The findings raise questions about transparency and digital surveillance following a historic election result for Reform UK, in which it won 14% of the vote and five MPs were elected.

Meta pixel and similar trackers are widely used by political parties and other organisations to collect data for analytics and marketing purposes, but it is against the law to use them unless consent has been “actively and clearly” given.

Data that could reveal a person’s political beliefs is classed as special category and is subject to stricter protections by law because its misuse could pose “significant risks to the individual’s fundamental rights and freedoms”.

Reform UK has claimed that it prioritises privacy and resists “surveillance”, pledging in its manifesto to create a British bill of rights that would protect people’s “freedoms”. It says: “Our data and privacy must be protected. Surveillance of the public must be limited and those monitoring us held to account.”

But the Observer’s testing, checked by independent experts, suggests a failure to follow the rules, with the Meta pixel extracting information before consent had been given, and even if the person clicked “deny”.

Mark Richards, a software engineer and expert in online privacy, said the tracking raised ethical questions.People visiting Reform’s website for research risked being incorrectly labelled as someone wit
h an interest in the party, he said.
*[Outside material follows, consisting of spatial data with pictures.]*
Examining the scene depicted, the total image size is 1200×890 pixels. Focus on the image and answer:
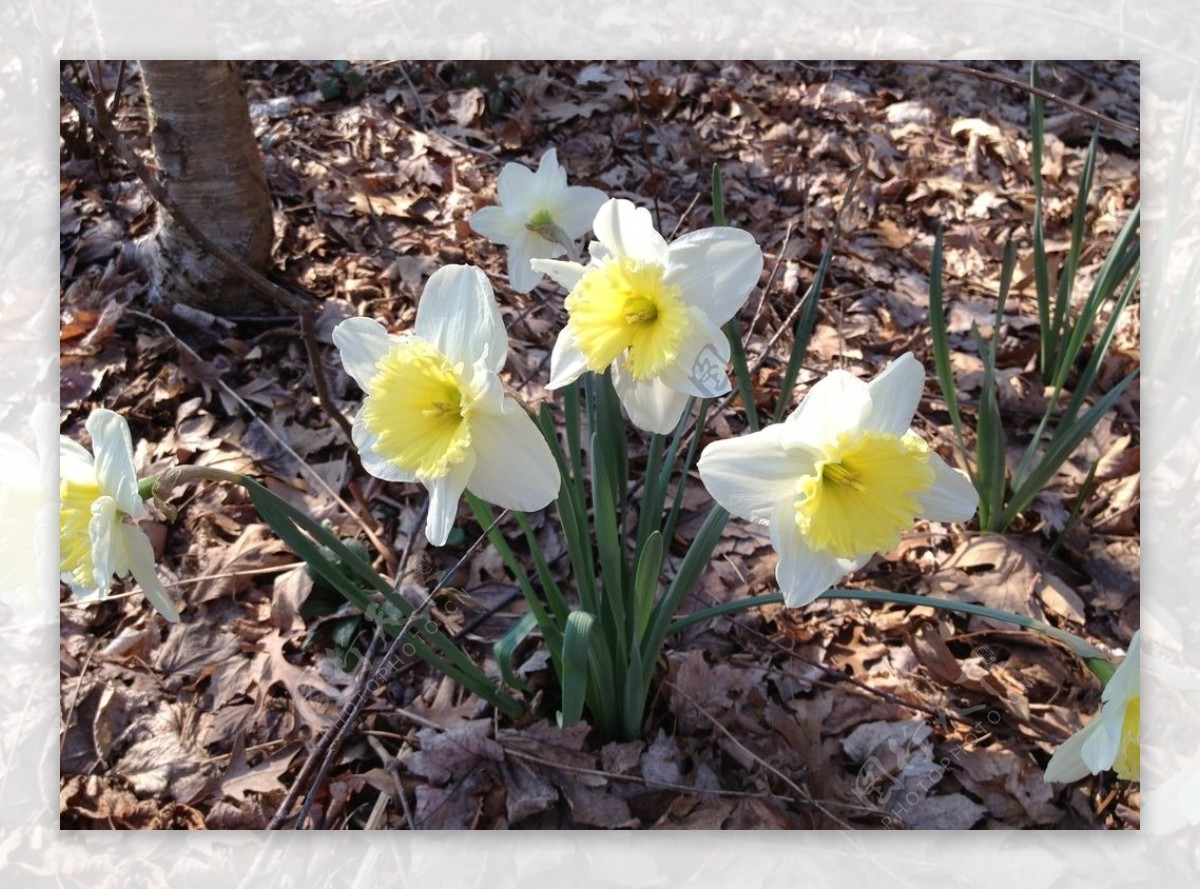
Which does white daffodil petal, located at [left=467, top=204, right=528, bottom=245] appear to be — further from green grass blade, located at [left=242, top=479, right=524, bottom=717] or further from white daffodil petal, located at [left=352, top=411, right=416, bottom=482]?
green grass blade, located at [left=242, top=479, right=524, bottom=717]

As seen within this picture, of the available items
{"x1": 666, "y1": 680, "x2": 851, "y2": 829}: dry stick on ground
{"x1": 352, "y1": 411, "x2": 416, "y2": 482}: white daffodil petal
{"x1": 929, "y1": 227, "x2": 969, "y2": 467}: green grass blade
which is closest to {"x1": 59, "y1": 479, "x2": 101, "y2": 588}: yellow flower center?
{"x1": 352, "y1": 411, "x2": 416, "y2": 482}: white daffodil petal

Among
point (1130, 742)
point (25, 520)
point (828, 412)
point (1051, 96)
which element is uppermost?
point (1051, 96)

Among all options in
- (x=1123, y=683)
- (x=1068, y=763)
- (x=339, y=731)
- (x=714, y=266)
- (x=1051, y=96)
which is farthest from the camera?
(x=1051, y=96)

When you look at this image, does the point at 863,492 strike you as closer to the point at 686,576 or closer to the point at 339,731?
the point at 686,576

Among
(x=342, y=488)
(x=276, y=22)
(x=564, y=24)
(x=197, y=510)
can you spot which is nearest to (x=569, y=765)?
(x=342, y=488)

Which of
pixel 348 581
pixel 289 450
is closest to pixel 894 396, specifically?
pixel 348 581

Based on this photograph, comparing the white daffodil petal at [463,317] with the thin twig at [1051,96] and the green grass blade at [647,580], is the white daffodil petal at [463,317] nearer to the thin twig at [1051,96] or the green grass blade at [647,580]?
the green grass blade at [647,580]
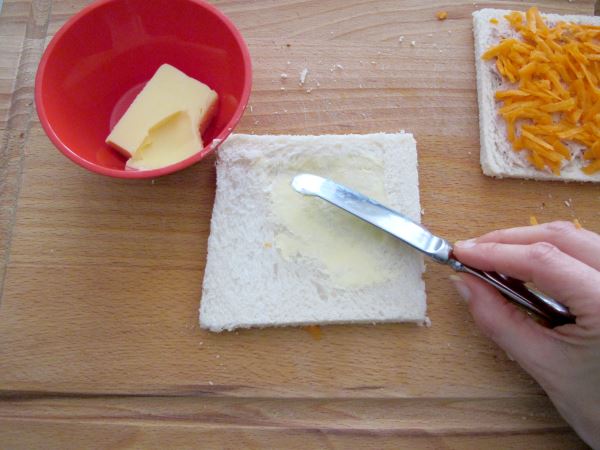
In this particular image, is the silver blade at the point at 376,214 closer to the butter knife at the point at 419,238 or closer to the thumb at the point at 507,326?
the butter knife at the point at 419,238

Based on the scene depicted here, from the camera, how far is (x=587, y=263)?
1439 mm

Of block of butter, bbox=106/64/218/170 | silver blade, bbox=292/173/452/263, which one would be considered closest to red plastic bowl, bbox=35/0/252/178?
block of butter, bbox=106/64/218/170

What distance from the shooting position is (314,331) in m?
1.59

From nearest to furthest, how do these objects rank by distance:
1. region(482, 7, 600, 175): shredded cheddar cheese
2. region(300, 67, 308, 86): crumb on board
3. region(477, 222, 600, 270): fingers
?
region(477, 222, 600, 270): fingers < region(482, 7, 600, 175): shredded cheddar cheese < region(300, 67, 308, 86): crumb on board

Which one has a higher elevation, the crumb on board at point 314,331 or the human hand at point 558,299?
the human hand at point 558,299

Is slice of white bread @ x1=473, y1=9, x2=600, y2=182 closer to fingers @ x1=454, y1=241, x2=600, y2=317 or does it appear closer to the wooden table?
the wooden table

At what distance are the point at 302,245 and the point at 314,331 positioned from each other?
0.86 feet

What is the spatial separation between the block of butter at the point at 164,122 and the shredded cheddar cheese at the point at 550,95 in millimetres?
1019

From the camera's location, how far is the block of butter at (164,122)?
1.58 m

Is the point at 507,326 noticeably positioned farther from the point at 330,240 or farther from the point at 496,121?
Result: the point at 496,121

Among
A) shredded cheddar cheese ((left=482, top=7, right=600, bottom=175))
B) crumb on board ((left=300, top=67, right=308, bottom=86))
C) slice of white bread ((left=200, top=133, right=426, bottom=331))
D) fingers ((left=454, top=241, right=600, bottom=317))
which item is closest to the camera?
fingers ((left=454, top=241, right=600, bottom=317))

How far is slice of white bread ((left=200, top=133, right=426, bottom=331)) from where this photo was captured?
157cm

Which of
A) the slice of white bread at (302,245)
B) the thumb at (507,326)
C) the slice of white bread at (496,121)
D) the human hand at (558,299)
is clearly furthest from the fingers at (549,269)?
the slice of white bread at (496,121)

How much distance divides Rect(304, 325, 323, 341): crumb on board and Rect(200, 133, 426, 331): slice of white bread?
0.11ft
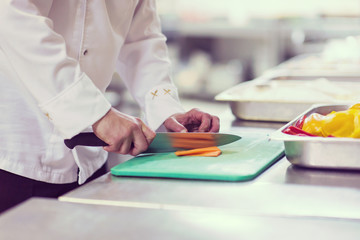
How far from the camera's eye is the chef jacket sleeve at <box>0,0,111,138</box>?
1.14m

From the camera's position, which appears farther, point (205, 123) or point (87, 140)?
point (205, 123)

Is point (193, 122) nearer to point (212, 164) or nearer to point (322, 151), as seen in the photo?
point (212, 164)

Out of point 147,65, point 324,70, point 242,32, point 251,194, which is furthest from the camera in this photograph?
point 242,32

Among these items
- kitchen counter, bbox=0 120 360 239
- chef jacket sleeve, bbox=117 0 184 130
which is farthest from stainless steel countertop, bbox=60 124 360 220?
chef jacket sleeve, bbox=117 0 184 130

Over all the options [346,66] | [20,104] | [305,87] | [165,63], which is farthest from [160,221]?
[346,66]

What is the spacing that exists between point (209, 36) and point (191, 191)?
3.92m

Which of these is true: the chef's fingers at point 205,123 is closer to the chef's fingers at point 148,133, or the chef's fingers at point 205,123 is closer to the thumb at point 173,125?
the thumb at point 173,125

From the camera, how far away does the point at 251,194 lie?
94 centimetres

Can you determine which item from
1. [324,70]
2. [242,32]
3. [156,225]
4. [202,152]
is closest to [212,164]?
[202,152]

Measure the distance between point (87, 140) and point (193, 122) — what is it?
0.39 metres

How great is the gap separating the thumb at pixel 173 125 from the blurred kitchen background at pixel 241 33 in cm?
291

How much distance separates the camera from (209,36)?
4781mm

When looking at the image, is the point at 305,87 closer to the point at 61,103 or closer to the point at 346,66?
the point at 346,66

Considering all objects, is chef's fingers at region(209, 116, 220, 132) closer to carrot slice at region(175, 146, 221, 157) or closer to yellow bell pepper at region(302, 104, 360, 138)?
carrot slice at region(175, 146, 221, 157)
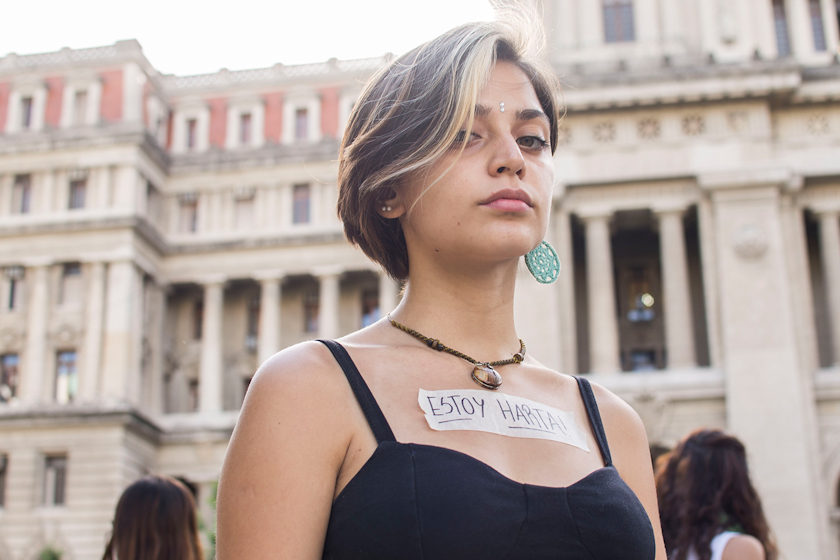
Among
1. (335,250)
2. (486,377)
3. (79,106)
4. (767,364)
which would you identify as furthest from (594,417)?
(79,106)

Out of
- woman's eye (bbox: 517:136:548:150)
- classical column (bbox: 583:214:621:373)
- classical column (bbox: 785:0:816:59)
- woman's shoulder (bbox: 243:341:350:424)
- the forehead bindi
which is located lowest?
woman's shoulder (bbox: 243:341:350:424)

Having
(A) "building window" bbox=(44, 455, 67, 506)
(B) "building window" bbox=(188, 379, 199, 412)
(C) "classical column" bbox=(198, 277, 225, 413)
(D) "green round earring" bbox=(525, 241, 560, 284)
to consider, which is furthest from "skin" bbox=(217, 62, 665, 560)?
(B) "building window" bbox=(188, 379, 199, 412)

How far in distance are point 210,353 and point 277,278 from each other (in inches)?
153

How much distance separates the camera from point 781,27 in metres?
32.7

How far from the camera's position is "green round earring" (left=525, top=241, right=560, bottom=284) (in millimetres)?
2500

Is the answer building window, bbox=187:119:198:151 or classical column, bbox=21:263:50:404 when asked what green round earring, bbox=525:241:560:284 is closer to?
classical column, bbox=21:263:50:404

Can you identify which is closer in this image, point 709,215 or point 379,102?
point 379,102

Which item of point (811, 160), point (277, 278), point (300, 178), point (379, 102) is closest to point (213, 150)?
point (300, 178)

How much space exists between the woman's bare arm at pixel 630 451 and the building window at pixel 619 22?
3104 cm

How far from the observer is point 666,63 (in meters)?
29.2

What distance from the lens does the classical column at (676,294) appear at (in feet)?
91.4

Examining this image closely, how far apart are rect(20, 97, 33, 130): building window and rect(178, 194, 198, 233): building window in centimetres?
695

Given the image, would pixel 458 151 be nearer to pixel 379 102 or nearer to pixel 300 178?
pixel 379 102

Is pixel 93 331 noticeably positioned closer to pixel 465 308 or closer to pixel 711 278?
pixel 711 278
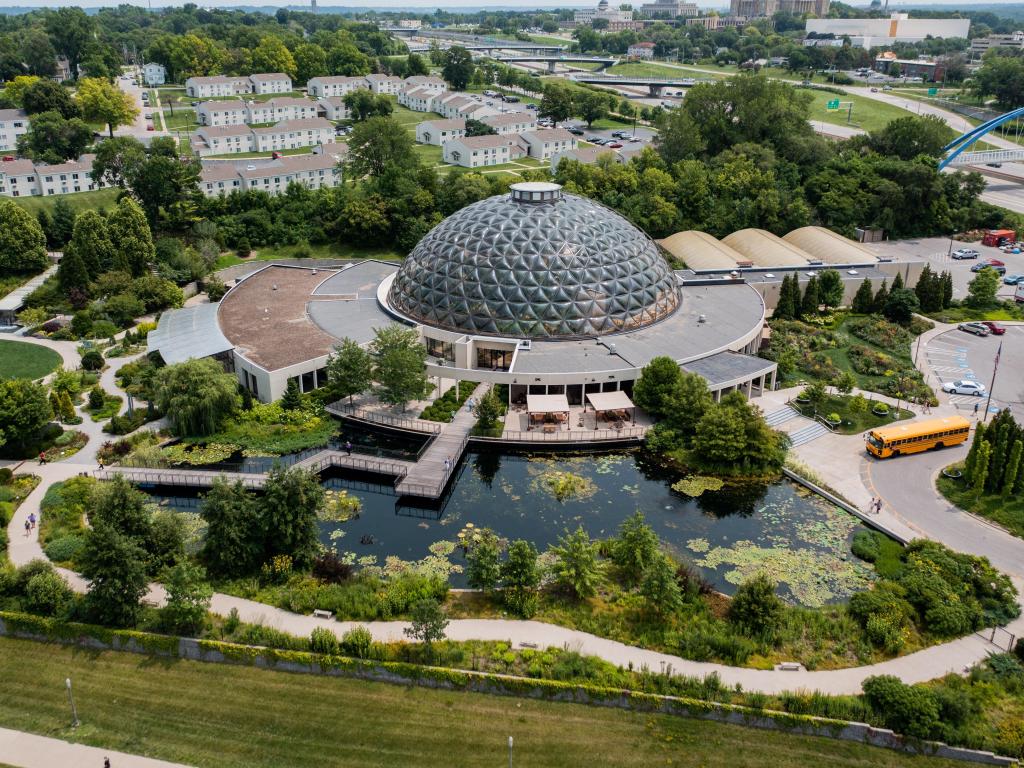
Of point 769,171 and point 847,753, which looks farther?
point 769,171

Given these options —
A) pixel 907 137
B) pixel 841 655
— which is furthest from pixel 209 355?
pixel 907 137

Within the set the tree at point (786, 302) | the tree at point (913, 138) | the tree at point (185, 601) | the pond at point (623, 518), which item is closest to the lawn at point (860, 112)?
the tree at point (913, 138)

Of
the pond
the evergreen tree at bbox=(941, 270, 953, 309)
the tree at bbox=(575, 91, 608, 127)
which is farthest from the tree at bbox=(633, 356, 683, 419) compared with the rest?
the tree at bbox=(575, 91, 608, 127)

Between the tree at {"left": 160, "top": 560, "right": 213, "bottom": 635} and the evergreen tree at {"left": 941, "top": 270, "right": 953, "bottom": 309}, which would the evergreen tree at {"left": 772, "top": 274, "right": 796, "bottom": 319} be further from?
the tree at {"left": 160, "top": 560, "right": 213, "bottom": 635}

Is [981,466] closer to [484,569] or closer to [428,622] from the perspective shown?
[484,569]

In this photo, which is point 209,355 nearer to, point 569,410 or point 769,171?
point 569,410
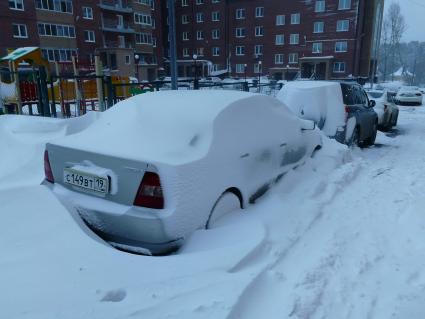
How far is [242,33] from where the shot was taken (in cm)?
5131

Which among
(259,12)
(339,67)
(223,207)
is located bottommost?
(223,207)

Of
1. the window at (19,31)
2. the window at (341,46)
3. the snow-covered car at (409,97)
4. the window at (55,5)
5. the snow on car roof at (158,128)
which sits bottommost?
the snow-covered car at (409,97)

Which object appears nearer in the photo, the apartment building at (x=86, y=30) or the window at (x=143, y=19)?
the apartment building at (x=86, y=30)

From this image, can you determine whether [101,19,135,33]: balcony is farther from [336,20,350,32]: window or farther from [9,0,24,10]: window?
[336,20,350,32]: window

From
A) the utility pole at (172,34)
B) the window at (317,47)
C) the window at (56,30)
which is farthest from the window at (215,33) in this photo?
the utility pole at (172,34)

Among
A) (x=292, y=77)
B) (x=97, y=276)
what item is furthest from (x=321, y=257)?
(x=292, y=77)

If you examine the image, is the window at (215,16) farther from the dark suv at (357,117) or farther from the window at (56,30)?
the dark suv at (357,117)

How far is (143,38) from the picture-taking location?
159 feet

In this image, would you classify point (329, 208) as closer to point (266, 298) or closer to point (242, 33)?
point (266, 298)

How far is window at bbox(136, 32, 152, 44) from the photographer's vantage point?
47.6 metres

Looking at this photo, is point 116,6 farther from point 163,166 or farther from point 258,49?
point 163,166

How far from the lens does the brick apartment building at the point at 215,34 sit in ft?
121

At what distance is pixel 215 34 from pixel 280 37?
36.2ft

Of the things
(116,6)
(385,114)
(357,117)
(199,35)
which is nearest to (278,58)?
(199,35)
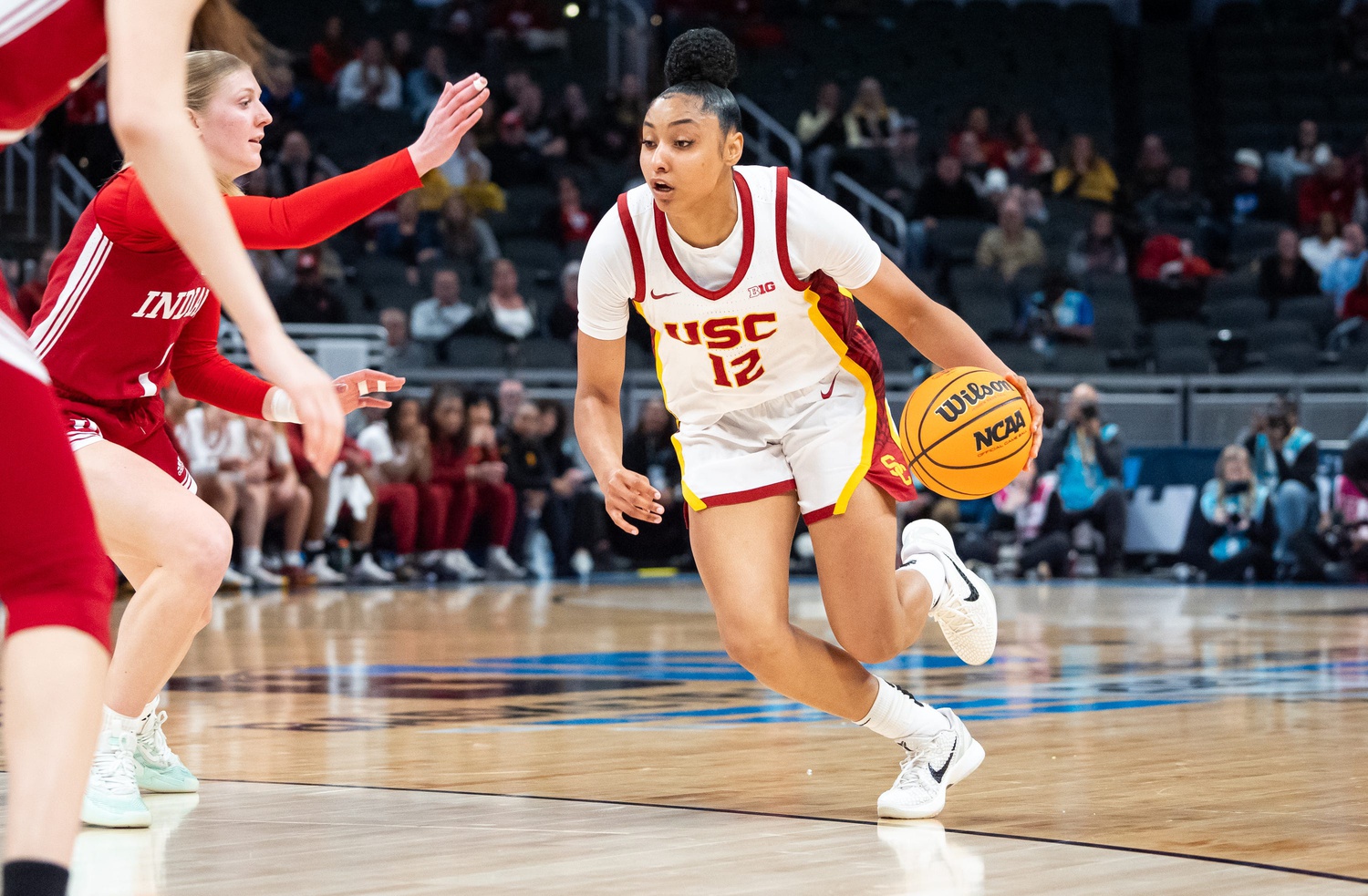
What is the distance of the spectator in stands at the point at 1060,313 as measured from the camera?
1485cm

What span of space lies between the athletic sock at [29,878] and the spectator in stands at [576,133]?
14.7 meters

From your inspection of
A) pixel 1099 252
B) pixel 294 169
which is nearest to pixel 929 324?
pixel 294 169

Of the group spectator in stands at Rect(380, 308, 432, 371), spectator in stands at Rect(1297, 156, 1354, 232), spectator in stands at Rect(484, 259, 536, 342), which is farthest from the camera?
spectator in stands at Rect(1297, 156, 1354, 232)

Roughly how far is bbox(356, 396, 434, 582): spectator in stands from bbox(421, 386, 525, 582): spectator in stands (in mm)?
103

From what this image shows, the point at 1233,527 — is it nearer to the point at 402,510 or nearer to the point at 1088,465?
the point at 1088,465

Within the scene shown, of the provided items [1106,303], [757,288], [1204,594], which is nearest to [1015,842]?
[757,288]

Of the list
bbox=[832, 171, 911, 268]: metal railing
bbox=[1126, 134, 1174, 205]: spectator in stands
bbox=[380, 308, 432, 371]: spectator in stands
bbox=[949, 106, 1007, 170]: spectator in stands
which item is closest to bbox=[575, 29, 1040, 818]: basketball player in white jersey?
bbox=[380, 308, 432, 371]: spectator in stands

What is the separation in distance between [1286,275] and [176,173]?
1462cm

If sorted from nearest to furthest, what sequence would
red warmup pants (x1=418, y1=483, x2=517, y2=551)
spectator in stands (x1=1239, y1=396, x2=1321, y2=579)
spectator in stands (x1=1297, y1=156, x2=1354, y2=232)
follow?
spectator in stands (x1=1239, y1=396, x2=1321, y2=579) < red warmup pants (x1=418, y1=483, x2=517, y2=551) < spectator in stands (x1=1297, y1=156, x2=1354, y2=232)

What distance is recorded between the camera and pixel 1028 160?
17.5 m

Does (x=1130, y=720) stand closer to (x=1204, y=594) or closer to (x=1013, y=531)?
(x=1204, y=594)

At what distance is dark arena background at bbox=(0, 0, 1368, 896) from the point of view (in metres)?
3.70

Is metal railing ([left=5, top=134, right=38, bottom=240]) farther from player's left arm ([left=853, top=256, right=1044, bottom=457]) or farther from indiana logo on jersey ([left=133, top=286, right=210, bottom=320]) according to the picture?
player's left arm ([left=853, top=256, right=1044, bottom=457])

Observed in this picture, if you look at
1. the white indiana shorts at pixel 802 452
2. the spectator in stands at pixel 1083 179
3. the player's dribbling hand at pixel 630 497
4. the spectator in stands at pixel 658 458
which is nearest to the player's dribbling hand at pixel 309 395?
the player's dribbling hand at pixel 630 497
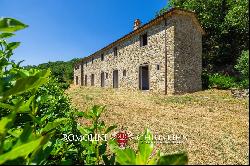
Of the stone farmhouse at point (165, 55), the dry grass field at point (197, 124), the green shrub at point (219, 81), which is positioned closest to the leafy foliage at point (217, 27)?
the green shrub at point (219, 81)

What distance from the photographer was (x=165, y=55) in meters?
17.6

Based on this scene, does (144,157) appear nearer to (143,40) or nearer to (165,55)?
(165,55)

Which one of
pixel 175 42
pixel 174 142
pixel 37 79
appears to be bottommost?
pixel 174 142

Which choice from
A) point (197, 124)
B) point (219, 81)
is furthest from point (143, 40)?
point (197, 124)

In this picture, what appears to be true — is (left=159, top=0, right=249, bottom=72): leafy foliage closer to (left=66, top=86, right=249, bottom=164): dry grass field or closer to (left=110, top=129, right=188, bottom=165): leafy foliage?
(left=66, top=86, right=249, bottom=164): dry grass field

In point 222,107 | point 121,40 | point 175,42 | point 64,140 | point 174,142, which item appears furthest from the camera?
point 121,40

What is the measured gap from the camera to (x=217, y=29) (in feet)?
82.1

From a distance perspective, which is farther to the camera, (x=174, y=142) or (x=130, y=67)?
(x=130, y=67)

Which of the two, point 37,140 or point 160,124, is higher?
point 37,140

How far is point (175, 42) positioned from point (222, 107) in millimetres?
6456

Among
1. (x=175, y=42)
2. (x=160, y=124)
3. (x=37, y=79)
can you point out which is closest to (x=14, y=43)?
(x=37, y=79)

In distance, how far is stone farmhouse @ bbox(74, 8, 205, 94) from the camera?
17312mm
Meanwhile, those clicking links to become a member were revealing “sensitive political information about who they are and what they believe in”, which they may not wish to share.

Now the Information Commissioner's Office is examining the information about Reform’s use of tracking pixels as part of a wider review of “the data protection harms arising from use of online tracking technologies”. This could get interesting.
Comments:
I understand Reform HQ is not at the address people think it is. Where has it moved to?
 
Bearing in mind the regularity and ease with which Mr Farage changes his political spots, I wonder if it does get seriously interesting, whether Reform will quietly disappear and be replaced by yet another "unrelated" entity to continue his mission of disrupting the entire political scene and replacing it with chaos.